Our studio is called the Office of Life + Art, with a nod (or perhaps a headbutt) to the Fluxus movement’s adage 'art equals life'. After a decade of creating work that was primarily critical in mode, we feel an urgent need to transition to a more visionary mode.
Imagining speculative futures is a hot (not-so) new trend in both art and design circles. A whole field of speculative design, supported by books, conferences, and academic programs, has emerged as designers wrestle with imagining what lies ahead. However, the proposals that surface from the field of speculative design have often depicted mild dystopias in the guise of cautionary tales. It can be a challenge to tell stories about the futures we really want to have happen, and the failed utopias of the 20th century have cajoled many creative practitioners into remaining cautious and reactive rather than visionary. Dystopias are easy, especially when they take the form of satirical consumer products and services. Utopias are difficult and dangerous, and often exclude those who do not fit in. The techno-utopias dreamed up by Silicon Valley are starting to lose their shine, and reactionary populist uprisings are raging across the globe. Now is the time to explore a plurality of future visions which put life and art front and center.
With our current work and teaching, developing tools and strategies for imagining and prototyping alternative futures has become a key theme.
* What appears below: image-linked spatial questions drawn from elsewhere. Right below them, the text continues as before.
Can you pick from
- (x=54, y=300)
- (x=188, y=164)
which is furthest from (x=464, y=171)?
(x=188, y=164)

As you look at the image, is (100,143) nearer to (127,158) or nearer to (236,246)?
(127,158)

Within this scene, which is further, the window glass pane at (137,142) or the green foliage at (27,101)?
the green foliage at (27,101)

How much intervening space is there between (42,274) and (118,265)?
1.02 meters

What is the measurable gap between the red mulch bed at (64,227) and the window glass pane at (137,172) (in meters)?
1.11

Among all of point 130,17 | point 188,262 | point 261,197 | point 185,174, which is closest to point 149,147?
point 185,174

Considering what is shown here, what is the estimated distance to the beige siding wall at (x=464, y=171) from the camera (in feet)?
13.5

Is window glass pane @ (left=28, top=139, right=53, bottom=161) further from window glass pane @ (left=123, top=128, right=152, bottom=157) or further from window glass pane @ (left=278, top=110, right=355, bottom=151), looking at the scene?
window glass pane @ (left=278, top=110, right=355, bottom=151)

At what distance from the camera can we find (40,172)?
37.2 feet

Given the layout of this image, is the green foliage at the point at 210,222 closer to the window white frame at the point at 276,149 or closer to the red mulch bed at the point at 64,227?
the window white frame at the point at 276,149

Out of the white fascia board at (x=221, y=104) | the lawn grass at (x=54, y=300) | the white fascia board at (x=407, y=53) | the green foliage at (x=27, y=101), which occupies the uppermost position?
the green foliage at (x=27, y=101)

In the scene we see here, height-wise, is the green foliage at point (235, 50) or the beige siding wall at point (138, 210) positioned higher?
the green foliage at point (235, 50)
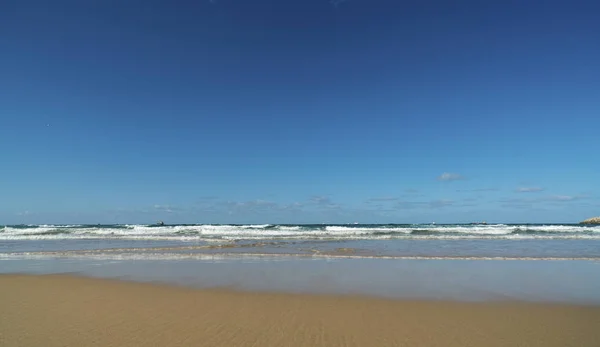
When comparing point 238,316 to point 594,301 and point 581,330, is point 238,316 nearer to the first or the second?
point 581,330

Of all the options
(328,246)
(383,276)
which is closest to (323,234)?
(328,246)

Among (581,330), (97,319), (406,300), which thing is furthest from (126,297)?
(581,330)

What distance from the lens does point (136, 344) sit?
14.8 feet

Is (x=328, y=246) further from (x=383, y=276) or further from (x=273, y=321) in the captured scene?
(x=273, y=321)

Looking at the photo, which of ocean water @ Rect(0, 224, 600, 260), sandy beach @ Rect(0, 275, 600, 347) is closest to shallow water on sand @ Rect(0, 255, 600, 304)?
sandy beach @ Rect(0, 275, 600, 347)

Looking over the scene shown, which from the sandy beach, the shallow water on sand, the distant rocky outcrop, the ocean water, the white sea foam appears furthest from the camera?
the distant rocky outcrop

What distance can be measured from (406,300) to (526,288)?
139 inches

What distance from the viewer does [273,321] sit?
5457 millimetres

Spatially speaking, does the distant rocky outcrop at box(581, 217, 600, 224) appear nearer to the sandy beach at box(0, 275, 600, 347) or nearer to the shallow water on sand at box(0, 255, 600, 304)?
the shallow water on sand at box(0, 255, 600, 304)

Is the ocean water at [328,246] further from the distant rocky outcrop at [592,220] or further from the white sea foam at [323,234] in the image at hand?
the distant rocky outcrop at [592,220]

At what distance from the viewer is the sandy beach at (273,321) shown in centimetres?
466

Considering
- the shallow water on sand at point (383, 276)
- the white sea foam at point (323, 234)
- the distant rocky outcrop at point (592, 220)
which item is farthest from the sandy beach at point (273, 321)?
the distant rocky outcrop at point (592, 220)

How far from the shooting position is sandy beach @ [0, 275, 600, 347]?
466 cm

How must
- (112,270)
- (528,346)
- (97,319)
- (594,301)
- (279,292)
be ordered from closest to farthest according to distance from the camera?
(528,346), (97,319), (594,301), (279,292), (112,270)
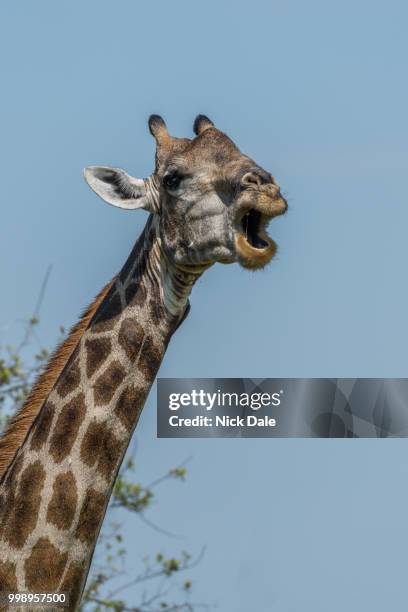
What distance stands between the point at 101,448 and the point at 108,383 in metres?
0.46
When we teach interaction design at KMD we are less interested in prioritizing the use of digital tools for their own sake, although that is often the expectation students have of what the class will be about. We think the most interesting aspect of interaction design is to analyze, reassemble, and devise new relationships and interactions between humans, living organisms, technologies, and environments. It is the scripting of these interactions where designers can have the most impact. This means dropping the assumption that these interactions necessarily need to be mediated by digital means.
That is why one of our classes at KMD is called “Designing for Non-Human Clients”: Imagine if cities were built to be welcoming to all humans, but also took into account all of a city’s nonhuman residents. This course requires students to do site visits, and talk to different kinds of experts about both a specific organism and the general biospheric flows of the eco-region we inhabit here in Bergen.
At times the class has focused on food, or on the built environment, but it always asks that the students get to know a plant, animal, or micro-organism. What are its needs and desires? How does it make its way in the world? Take a client out to lunch, and observe how it is tied into the water, nutrient and carbon cycles. Then the students have to make a design proposal that creates new interactions between their chosen client and the ecosystem services that support both it and human life.
We have been inspired by students’ diverse and compelling responses to this design brief over the last few years and it has informed our thinking about our work with the Office of Life + Art. Based on learning from the class, we would love to flip one cliche on its head: we would love to turn STEM into FEAST. There has been a veneration of digital technology and a cult of innovation for more than a generation in academia, economies, and the arts. Designers are not immune to this privileging of STEM, (Science, Technology, Engineering, and Math) and innovation over maintenance. Instead, we would propose a different acronym to guide us, that prioritizes the topics, and the order in which designers might want to investigate the world in the 21stcentury. FEAST (Food, Ecology, Art, Science & Technology Eat well and prosper!